Hey Guys,what do you think about that hit and run case in Boston. Mr Joao Depina 26 while in a SUV hits Mr Paris Booker 15 nearly killing him and takes off and the only thing the police can do is summons Mr De Pina to court.

I think we need to change the MV laws in Massachusetts ASAP


----------



## mazz (Aug 5, 2002)

I think the judge should let the mother get her hands on that asshole. I thought the old lady was going to kill Depina in the courtroom :BE: .


----------



## ShakeEmDOwn016 (Nov 2, 2002)

It just said on the news that the prosecution asked for bail to be set for $25,000 since this nit has a huge driving record. The judge set bail for $2,500.... What the hell is wrong with this state? Friggin liberals.


----------



## Irish Wampanoag (Apr 6, 2003)

mazz said:


> I think the judge should let the mother get her hands on that asshole. I thought the old lady was going to kill Depina in the courtroom :BE: .


LOL I did too!!!
The mother had to be lifted by a relative out of court I cant blame her for acting that way. I heard Paris was a good kid, its too bad


----------



## mpd61 (Aug 7, 2002)

Thimios315 said:


> BHCCPD, I always roll through your campus at night. Where the hell are you guys? I see your cruisers parked behind the fence right off of Rutherford Ave.
> I think I freak out the SSI Security when they see me go through the tunnel over there.
> 
> Give me a shout, kid. 8)


Tim,

They see you coming and scurry like rats. You are a very intimidating sight! Couple that with the jealousy factor and even though you brush your teeth and change your socks..........well you understand
:lol:


----------



## Irish Wampanoag (Apr 6, 2003)

Thimios315 said:


> I went through there twice tonight! Once at 7:45pm, and then again at
> 
> 9:30pm. Where are you guys. All I see is the cruisers parked in that
> 
> ...


I saw you but you took off it was about 930pmish. I have been working solo lately because everyone is injured so I have been trying to keep a low profile so I wont get killed or hurt since I have no back up and I don't do parking lot attendant role so I don't hang outside much (I am State Worker you know!!!). Come in through the loading dock the CP office room E-127. Bring some Krispy Kreams too any cheap women as well lol. See you later, gater


----------



## Guest (Aug 14, 2003)

OK now that you guys made your love connection :shock: , try keeping it on topic, thanks. 

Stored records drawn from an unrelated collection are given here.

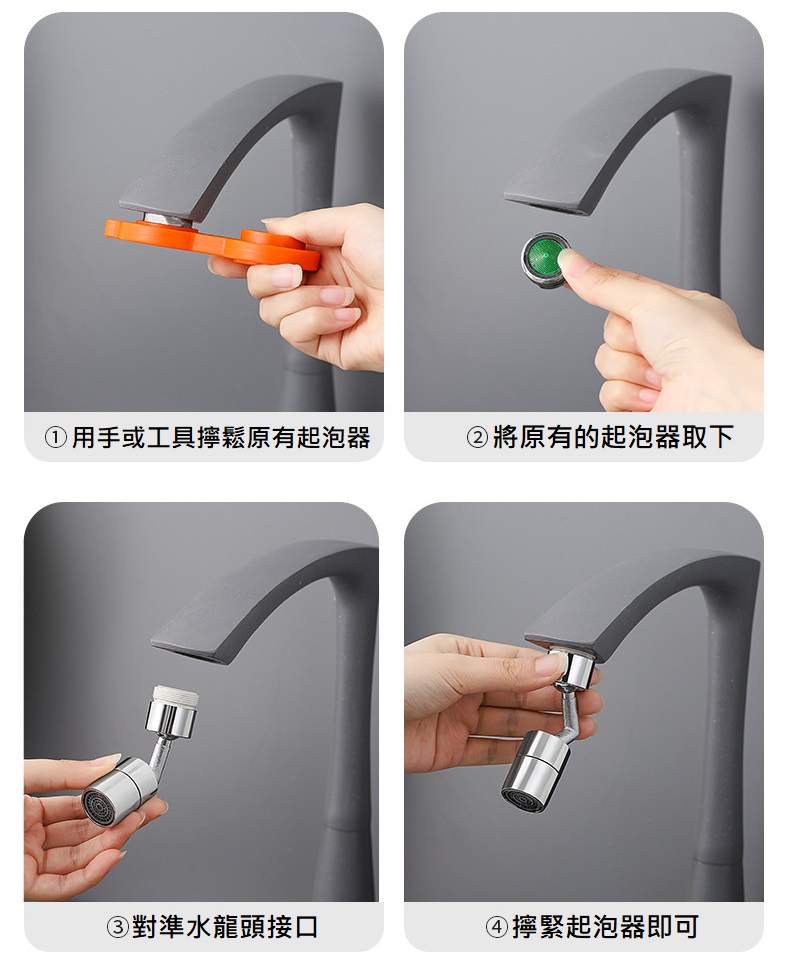 ① 用手或工具擰鬆原有起泡器

② 將原有的起泡器取下

③ 對準水龍頭接口

④ 擰緊起泡器即可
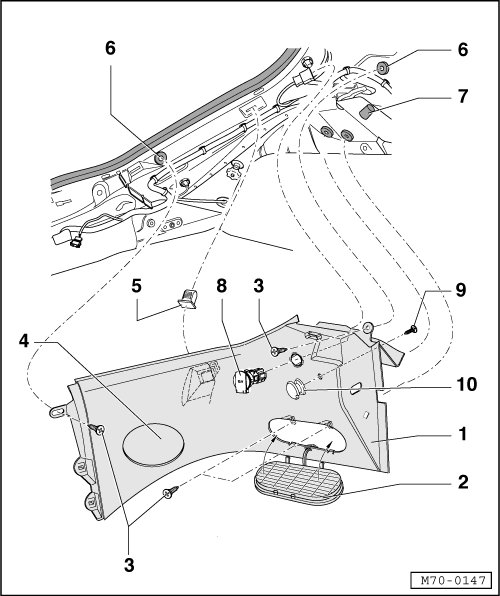 6
6
7
5
8
3
9
4
10
1
2
3
M70-0147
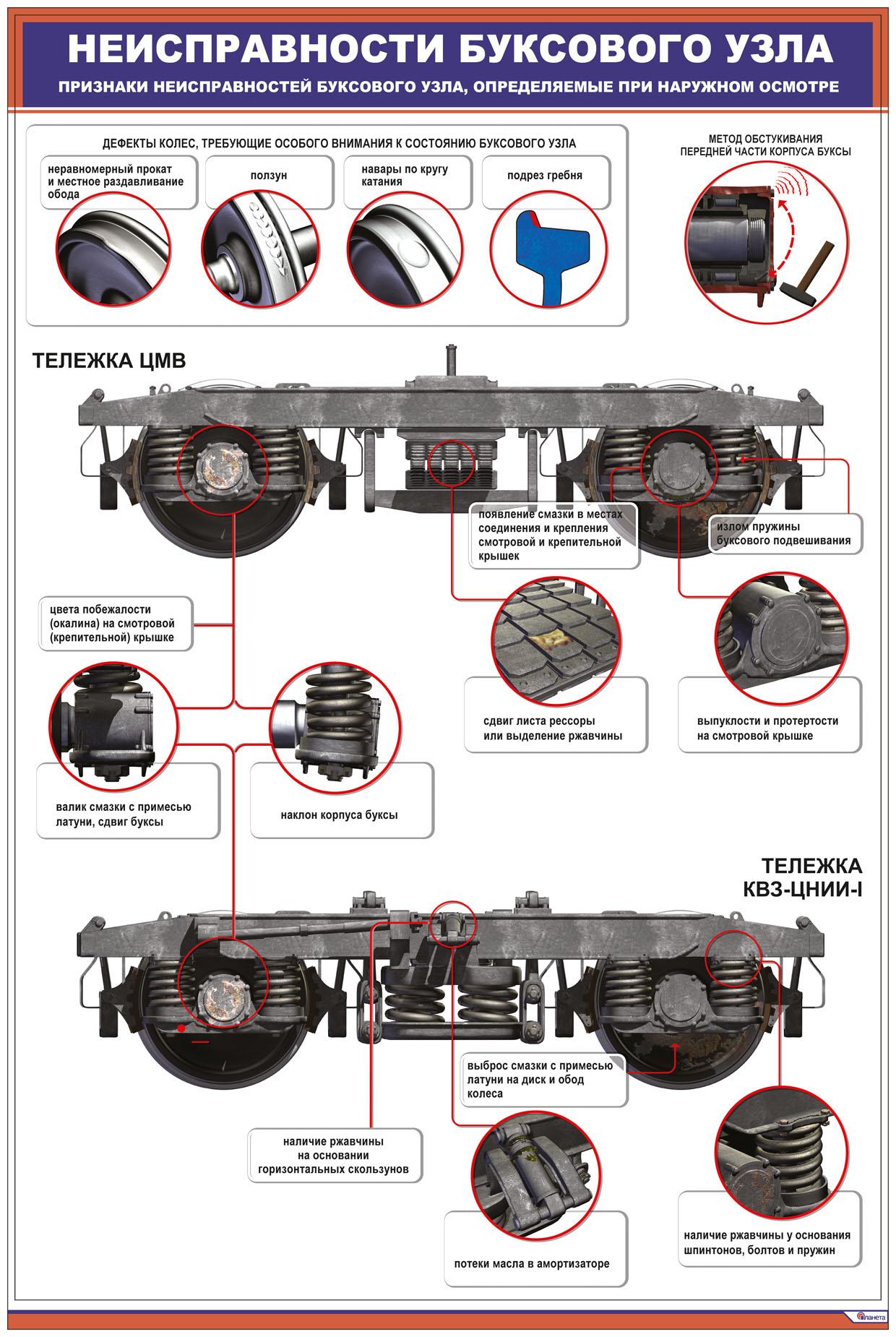 НЕИСПРАВНОСТИ БУКСОВОГО УЗЛА

ПРИЗНАКИ НЕИСПРАВНОСТЕЙ БУКСОВОГО УЗЛА, ОПРЕДЕЛЯЕМЫЕ ПРИ НАРУЖНОМ ОСМОТРЕ

ДЕФЕКТЫ КОЛЕС, ТРЕБУЮЩИЕ ОСОБОГО ВНИМАНИЯ К СОСТОЯНИЮ БУКСОВОГО УЗЛА

неравномерный прокат и местное раздавливание обода

ползун

навары по кругу катания

подрез гребня

МЕТОД ОБСТУКИВАНИЯ ПЕРЕДНЕЙ ЧАСТИ КОРПУСА БУКСЫ

ТЕЛЕЖКА ЦМВ

появление смазки в местах соединения и крепления смотровой и крепительной крышек

излом пружины буксового подвешивания

цвета побежалости (окалина) на смотровой (крепительной) крышке

сдвиг листа рессоры или выделение ржавчины

выпуклости и протертости на смотровой крышке

валик смазки с примесью латуни, сдвиг буксы

наклон корпуса буксы

ТЕЛЕЖКА КВЗ-ЦНИИ-I

выброс смазки с примесью латуни на диск и обод колеса

наличие ржавчины на основании горизонтальных скользунов

потеки масла в амортизаторе

наличие ржавчины у основания шпинтонов, болтов и пружин

Планета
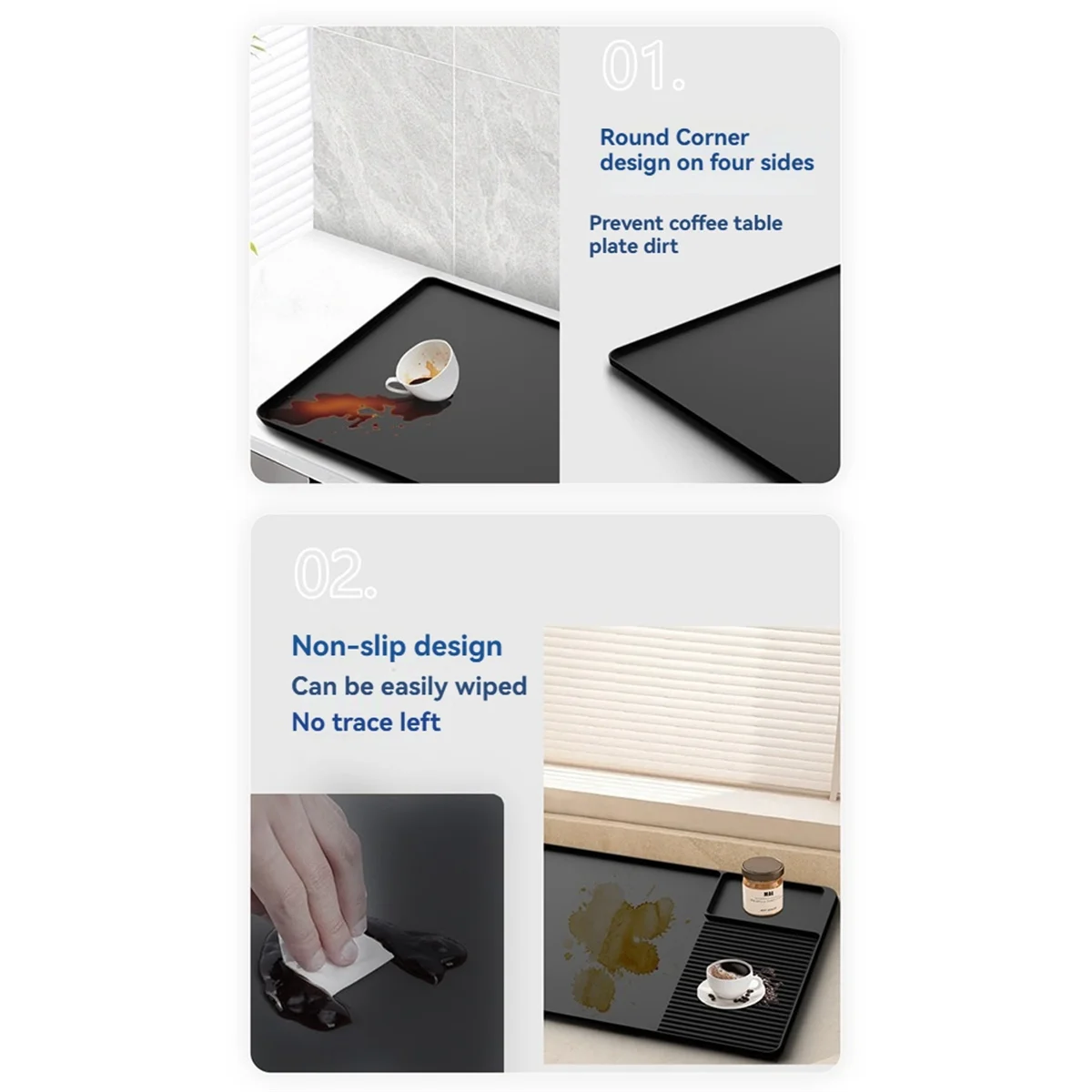 01.

Round Corner design on four sides

Prevent coffee table plate dirt

02.

Non-slip design
Can be easily wiped
No trace left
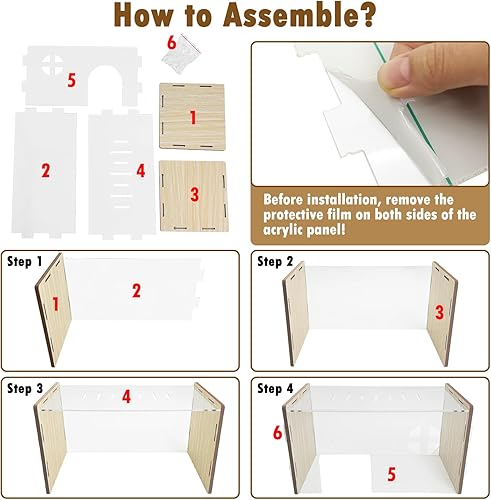 How to Assemble?

6
5
1
2
4
3

Before installation, remove the protective film on both sides of the acrylic panel!

Step 1
1
2

Step 2
3

Step 3
4

Step 4
6
5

P.S.-Oh ya lets us all know how your 1st date goes,LOL :lol:


----------



## Irish Wampanoag (Apr 6, 2003)

Hunter said:


> OK now that you guys made your love connection :shock: , try keeping it on topic, thanks.
> 
> P.S.-Oh ya lets us all know how your 1st date goes,LOL :lol:


LOL Opps Sorry LOL

PS He doesnt give out on the first date! LOL


----------